Książkę nazwać można dobrą, kiedy czytelnik w nią wierzy. I nie znaczy to, że nadprzyrodzone istoty egzystują w naszym otoczeniu, a na wielki mur i wyrzutków w czarnych płaszczach dziwnym trafem nie zwróciliśmy uwagi. Oznacza to, że opowieść George’a Martina ma dozę prawdopodobieństwa, która wyciska nam łzy z oczu, przyspiesza bicie naszych serc, budzi współczucie, gniew, podziw czy niedowierzanie. Z tych powodów też sięgamy po kolejne tomy niezwykłej sagi. Pieśń Lodu i Ognia trzyma w napięciu, koleje losu bohaterów przejmują nas i chcemy wiedzieć jak się potoczą. Dlaczego piszę w liczbie mnogiej? Ponieważ mało kto nie wejdzie w ten świat całym sobą i nie pozostanie w nim aż do ostatniej strony.

Udostępnione materiały:
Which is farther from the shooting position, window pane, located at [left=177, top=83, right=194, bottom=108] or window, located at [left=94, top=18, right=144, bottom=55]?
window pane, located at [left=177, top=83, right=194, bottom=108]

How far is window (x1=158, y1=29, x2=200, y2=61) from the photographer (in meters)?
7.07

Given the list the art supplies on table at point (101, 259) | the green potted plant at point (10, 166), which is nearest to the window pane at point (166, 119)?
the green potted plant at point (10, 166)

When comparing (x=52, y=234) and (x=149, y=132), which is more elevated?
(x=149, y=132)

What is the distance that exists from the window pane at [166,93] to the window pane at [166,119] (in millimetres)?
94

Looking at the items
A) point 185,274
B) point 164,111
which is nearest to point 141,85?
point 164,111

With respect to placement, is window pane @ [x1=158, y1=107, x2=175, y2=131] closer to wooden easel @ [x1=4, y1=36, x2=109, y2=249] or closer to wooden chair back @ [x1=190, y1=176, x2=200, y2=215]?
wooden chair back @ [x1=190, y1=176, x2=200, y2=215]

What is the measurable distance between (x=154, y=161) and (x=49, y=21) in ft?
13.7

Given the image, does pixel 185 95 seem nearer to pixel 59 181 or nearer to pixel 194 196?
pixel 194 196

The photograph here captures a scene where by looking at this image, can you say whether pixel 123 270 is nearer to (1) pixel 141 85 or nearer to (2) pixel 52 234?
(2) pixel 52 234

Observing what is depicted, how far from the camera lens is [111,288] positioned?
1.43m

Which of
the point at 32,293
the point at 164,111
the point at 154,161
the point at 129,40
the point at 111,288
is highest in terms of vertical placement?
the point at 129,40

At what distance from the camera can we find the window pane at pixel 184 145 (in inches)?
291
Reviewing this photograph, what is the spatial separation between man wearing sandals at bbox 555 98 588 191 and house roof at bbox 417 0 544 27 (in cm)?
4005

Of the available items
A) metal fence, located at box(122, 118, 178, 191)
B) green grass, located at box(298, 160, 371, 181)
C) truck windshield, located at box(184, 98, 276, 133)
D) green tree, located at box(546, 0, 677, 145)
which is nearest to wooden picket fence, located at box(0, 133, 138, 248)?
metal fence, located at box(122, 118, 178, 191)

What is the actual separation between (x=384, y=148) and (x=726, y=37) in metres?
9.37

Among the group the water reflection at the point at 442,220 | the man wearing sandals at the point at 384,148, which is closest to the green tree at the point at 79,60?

Zadania do wykonania:
**a)** Przepisz tekst o sadze Pieśń Lodu i Ognia od „Książkę nazwać można” do „do ostatniej strony.”, zamieniając „tomy” na „części”.
**b)** Kiedy według tekstu o sadze Pieśń Lodu i Ognia książkę można nazwać dobrą?
**c)** Dopisz ciąg dalszy tekstu o sadze Pieśń Lodu i Ognia, zaczynając po jego ostatnim zdaniu.

Odpowiedzi do zadań:
**a)**
Książkę nazwać można dobrą, kiedy czytelnik w nią wierzy. I nie znaczy to, że nadprzyrodzone istoty egzystują w naszym otoczeniu, a na wielki mur i wyrzutków w czarnych płaszczach dziwnym trafem nie zwróciliśmy uwagi. Oznacza to, że opowieść George’a Martina ma dozę prawdopodobieństwa, która wyciska nam łzy z oczu, przyspiesza bicie naszych serc, budzi współczucie, gniew, podziw czy niedowierzanie. Z tych powodów też sięgamy po kolejne części niezwykłej sagi. Pieśń Lodu i Ognia trzyma w napięciu, koleje losu bohaterów przejmują nas i chcemy wiedzieć jak się potoczą. Dlaczego piszę w liczbie mnogiej? Ponieważ mało kto nie wejdzie w ten świat całym sobą i nie pozostanie w nim aż do ostatniej strony.

**b)** Kiedy czytelnik w nią wierzy.

**c)**
Co istotne, nie trzeba lubić fantasy, aby polubić się z tą książką. Gra o tron łączy w sobie cechy dobrego romansu, mrożącego krew w żyłach kryminału, obyczajówki, powieści historyczno-przygodowej i wreszcie fantastyki w ambitnym wydaniu. Niby nierealna, a jednak mająca w sobie tak wiele z szarej codzienności, z utarczek zwykłych rodzin, namiętności niektórych z nas, kompleksów i ułomności, pragnień zaspokojonych i wciąż czekających na spełnienie. Napisana do tego świetnym językiem, nie wychodzącym przed szereg fabuły, kreacji bohaterów oraz ich dialogów, może pretendować do tytułu powieści kompletnej, która wymknie się wszelkim kryteriom podziału.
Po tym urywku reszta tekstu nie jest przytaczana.